» **What you are asked to do**
Among the records that follow, set down only the lines from the one containing "body_size: 654" to the one containing "<h1>Index of /imagemagick/perl</h1>", both included, exactly.

» **Dataset entries**
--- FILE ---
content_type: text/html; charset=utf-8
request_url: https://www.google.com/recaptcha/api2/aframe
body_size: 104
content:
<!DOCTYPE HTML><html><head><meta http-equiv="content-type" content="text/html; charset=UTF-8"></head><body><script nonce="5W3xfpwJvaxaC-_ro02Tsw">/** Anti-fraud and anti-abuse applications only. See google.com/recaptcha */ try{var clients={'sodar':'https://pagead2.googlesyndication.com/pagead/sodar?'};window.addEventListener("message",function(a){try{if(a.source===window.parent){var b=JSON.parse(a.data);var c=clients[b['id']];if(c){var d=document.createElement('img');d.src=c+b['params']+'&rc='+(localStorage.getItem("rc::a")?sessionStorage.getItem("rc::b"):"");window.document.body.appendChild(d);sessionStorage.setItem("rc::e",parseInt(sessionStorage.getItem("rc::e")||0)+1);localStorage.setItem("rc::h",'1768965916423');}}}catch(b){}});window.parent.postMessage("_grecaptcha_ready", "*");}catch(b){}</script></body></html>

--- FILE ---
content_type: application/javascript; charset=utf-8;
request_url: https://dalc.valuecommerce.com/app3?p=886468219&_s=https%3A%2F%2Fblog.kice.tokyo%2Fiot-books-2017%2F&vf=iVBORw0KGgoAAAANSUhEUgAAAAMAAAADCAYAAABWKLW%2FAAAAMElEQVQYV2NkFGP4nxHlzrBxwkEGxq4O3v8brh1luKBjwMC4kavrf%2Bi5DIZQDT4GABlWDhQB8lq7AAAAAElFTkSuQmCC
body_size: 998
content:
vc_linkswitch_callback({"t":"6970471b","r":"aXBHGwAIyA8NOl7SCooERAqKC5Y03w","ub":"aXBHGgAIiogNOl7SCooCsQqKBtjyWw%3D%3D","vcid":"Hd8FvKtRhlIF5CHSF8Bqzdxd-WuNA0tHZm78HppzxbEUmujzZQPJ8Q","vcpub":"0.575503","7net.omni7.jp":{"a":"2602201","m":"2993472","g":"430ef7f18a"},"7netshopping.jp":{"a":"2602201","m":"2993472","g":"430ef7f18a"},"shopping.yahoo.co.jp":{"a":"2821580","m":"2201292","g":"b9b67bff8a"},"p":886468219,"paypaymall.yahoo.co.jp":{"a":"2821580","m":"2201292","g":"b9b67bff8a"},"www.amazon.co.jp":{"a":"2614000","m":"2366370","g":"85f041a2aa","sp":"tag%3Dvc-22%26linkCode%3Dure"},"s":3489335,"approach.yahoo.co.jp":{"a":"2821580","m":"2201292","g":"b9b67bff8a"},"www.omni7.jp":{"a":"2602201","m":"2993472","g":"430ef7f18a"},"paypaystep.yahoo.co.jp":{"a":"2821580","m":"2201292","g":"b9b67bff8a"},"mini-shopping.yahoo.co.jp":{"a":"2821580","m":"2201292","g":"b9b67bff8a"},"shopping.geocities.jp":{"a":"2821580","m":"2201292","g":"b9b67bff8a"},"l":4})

---

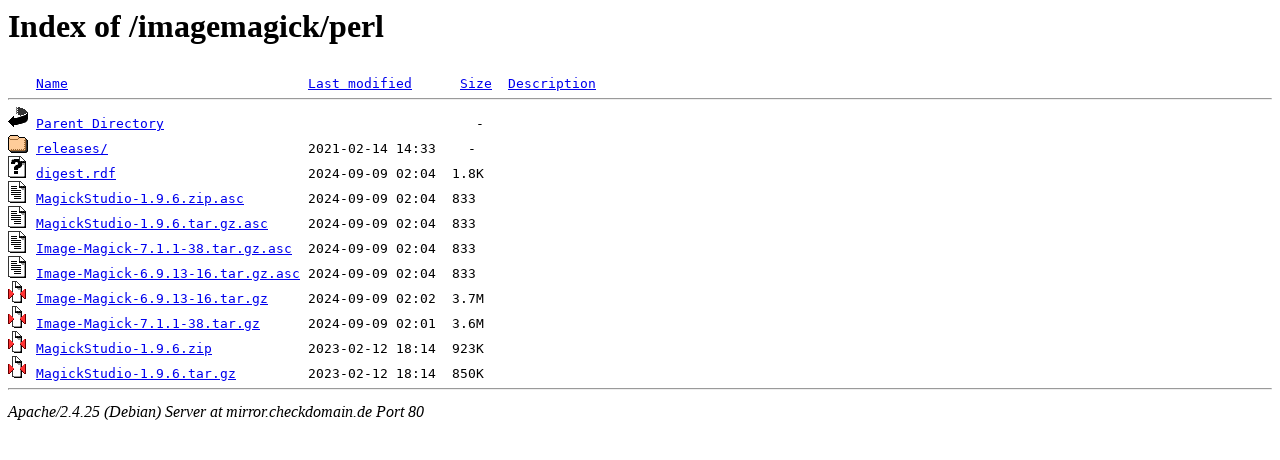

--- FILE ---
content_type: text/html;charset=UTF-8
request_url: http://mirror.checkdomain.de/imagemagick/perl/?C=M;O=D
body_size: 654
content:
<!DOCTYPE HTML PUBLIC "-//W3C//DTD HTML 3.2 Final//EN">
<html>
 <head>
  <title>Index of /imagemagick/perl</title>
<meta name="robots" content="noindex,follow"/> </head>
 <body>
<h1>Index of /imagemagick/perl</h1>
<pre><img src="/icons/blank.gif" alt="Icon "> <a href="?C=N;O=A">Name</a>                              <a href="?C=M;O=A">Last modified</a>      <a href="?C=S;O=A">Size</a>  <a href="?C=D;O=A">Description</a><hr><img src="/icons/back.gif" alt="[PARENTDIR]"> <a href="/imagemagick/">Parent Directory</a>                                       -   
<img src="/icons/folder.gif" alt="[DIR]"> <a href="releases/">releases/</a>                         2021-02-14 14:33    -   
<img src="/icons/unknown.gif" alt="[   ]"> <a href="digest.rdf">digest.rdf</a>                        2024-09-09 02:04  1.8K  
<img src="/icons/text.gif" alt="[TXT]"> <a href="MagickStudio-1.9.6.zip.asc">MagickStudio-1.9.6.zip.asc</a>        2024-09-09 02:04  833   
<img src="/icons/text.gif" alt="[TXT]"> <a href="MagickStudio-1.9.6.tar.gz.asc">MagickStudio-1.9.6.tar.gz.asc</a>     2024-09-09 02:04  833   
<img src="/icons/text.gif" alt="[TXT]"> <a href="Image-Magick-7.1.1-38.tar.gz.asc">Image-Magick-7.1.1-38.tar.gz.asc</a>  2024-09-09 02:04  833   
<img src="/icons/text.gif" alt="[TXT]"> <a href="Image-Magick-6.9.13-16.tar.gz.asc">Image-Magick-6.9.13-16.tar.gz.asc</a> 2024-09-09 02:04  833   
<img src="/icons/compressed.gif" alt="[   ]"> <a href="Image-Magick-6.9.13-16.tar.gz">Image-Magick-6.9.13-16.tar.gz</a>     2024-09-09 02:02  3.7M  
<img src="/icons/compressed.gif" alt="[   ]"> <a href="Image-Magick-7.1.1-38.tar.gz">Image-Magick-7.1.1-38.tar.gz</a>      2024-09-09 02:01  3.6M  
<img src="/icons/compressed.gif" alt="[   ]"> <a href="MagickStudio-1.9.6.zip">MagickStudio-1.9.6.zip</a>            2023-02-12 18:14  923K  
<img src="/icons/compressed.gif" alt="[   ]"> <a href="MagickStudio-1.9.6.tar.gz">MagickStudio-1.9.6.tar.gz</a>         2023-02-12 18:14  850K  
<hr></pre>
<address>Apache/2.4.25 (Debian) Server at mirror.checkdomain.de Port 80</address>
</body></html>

» **Response to this exercise**
body_size: 654
content:
<!DOCTYPE HTML PUBLIC "-//W3C//DTD HTML 3.2 Final//EN">
<html>
 <head>
  <title>Index of /imagemagick/perl</title>
<meta name="robots" content="noindex,follow"/> </head>
 <body>
<h1>Index of /imagemagick/perl</h1>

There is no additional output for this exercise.